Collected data
** Begin **

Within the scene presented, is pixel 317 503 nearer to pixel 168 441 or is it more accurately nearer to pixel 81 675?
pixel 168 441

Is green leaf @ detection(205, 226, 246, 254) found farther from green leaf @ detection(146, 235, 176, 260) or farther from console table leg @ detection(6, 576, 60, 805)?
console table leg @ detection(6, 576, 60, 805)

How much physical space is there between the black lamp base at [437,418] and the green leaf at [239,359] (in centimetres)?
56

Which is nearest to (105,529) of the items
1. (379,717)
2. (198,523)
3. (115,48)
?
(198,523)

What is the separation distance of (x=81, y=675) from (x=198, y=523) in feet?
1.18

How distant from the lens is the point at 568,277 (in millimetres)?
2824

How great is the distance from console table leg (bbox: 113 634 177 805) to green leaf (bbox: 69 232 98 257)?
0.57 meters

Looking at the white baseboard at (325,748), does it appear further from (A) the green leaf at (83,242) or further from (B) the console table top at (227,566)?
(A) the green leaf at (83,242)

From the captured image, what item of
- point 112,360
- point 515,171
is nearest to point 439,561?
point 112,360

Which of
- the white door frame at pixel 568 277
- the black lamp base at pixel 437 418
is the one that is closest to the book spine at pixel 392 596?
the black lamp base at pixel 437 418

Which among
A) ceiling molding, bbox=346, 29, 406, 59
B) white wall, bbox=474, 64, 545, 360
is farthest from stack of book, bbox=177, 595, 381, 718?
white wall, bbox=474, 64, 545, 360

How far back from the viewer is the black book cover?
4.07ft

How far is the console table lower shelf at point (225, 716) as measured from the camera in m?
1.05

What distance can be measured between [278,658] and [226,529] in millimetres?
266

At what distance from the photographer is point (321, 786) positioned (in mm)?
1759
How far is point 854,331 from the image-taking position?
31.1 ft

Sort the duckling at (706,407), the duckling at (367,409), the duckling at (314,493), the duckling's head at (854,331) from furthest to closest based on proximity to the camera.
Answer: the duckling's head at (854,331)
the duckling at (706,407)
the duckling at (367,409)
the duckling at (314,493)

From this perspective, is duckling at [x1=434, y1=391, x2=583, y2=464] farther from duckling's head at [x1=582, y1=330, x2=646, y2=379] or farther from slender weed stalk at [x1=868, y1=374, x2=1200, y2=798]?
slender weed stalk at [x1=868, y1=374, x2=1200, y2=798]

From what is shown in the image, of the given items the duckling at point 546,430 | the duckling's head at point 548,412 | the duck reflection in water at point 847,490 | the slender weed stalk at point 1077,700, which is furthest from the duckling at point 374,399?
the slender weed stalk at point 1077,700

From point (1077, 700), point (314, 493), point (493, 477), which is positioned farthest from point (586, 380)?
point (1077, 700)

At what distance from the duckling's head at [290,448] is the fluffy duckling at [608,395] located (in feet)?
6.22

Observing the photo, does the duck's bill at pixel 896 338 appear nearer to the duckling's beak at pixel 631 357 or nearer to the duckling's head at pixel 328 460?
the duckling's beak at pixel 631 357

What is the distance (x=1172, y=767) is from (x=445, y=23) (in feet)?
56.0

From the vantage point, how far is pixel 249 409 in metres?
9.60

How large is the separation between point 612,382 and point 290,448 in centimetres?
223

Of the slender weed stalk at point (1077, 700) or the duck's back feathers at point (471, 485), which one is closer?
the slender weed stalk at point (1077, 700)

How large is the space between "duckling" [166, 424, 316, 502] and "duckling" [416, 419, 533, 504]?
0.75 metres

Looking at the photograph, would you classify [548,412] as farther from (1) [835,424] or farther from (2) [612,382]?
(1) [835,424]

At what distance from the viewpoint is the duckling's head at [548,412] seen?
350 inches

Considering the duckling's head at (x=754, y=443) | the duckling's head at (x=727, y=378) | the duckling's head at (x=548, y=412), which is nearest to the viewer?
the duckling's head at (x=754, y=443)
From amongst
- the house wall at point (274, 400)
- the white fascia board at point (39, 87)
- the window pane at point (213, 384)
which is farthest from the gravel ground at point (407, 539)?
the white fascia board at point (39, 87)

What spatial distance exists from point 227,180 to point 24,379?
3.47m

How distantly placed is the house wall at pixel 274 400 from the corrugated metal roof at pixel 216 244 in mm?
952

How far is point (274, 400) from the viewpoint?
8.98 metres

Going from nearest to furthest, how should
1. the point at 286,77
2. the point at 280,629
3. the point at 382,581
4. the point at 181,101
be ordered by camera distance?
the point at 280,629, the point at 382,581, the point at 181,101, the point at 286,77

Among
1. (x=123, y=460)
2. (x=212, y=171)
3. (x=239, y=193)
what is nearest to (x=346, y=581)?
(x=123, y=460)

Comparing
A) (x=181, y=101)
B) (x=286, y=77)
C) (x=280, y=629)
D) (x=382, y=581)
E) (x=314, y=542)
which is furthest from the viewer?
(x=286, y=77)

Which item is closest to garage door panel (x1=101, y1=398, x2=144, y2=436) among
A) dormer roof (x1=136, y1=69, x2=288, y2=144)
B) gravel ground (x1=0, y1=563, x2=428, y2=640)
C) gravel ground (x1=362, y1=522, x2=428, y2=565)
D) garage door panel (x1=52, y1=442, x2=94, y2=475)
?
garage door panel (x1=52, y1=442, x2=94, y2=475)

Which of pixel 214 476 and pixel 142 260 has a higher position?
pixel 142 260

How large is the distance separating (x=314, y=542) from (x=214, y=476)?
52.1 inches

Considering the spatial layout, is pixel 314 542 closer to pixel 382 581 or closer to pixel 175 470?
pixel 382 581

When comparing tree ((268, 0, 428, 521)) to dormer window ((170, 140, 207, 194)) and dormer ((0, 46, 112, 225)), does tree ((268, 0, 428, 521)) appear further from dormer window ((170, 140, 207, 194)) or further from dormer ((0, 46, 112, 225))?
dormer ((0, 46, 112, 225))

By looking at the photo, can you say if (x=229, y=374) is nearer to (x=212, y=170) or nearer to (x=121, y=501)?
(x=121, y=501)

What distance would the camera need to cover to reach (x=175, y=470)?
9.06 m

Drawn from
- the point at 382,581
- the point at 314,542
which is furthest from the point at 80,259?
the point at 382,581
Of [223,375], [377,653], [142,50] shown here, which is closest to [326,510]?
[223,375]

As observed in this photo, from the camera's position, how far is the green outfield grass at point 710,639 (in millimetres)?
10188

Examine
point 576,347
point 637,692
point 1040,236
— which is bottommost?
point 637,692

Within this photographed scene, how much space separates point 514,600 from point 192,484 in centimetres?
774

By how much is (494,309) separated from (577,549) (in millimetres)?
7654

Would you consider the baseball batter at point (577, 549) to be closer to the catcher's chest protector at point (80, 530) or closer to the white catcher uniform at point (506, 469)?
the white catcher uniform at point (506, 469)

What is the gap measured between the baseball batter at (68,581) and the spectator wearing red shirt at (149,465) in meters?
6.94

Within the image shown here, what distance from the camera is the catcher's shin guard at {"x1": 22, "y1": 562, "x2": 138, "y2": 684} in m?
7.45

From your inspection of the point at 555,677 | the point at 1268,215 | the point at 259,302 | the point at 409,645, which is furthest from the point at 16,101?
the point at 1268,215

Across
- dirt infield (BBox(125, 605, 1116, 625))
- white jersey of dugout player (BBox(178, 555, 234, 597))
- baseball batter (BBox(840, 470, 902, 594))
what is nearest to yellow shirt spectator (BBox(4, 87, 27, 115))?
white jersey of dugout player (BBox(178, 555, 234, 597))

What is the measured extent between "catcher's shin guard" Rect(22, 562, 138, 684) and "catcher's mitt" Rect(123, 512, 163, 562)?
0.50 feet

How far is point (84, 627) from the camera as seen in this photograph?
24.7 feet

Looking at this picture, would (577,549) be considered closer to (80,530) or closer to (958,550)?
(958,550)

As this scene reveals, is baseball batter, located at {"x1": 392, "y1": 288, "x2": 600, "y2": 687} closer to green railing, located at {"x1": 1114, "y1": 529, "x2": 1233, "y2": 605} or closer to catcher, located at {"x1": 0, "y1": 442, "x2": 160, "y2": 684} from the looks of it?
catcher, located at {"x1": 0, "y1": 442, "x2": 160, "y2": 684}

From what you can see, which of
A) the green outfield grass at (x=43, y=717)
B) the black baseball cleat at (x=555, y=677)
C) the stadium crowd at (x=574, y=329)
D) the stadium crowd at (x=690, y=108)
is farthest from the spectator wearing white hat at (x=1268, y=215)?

** End **

### [SHORT TASK]
Render the records as a JSON list of strings, one string per line and no blank lines, beginning with the line that contains "What spatial distance" and stopping after the line that contains "8.98 metres".

### [TASK OUTPUT]
[
  "What spatial distance exists from point 227,180 to point 24,379?",
  "3.47m",
  "How distantly placed is the house wall at pixel 274 400 from the corrugated metal roof at pixel 216 244 in mm?",
  "952",
  "How far is point (274, 400) from the viewpoint?",
  "8.98 metres"
]